◆ **Records for processing**:
**********
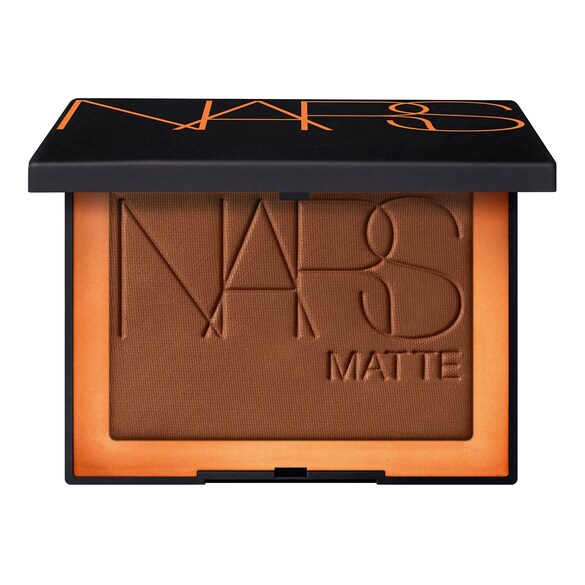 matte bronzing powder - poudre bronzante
**********
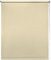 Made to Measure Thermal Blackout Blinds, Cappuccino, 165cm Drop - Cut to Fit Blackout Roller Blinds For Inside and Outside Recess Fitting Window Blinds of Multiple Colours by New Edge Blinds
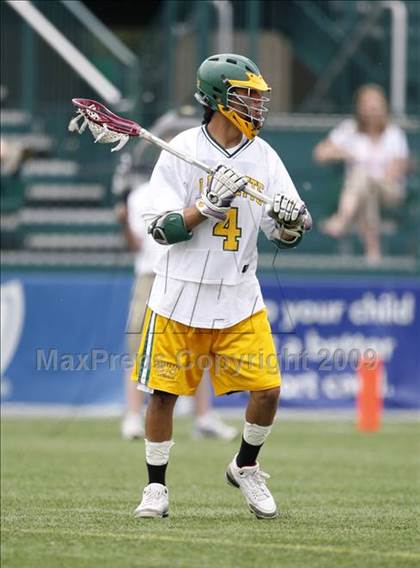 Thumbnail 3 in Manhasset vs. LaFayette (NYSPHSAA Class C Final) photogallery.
**********
◆ **About this exercise**:
Word for word, restate the lines above from the one with "Made to Measure" through the one with "Thumbnail 3 in", keeping both ends and dropping the pictures.

◆ **Expected answer**:
 Made to Measure Thermal Blackout Blinds, Cappuccino, 165cm Drop - Cut to Fit Blackout Roller Blinds For Inside and Outside Recess Fitting Window Blinds of Multiple Colours by New Edge Blinds
 Thumbnail 3 in Manhasset vs. LaFayette (NYSPHSAA Class C Final) photogallery.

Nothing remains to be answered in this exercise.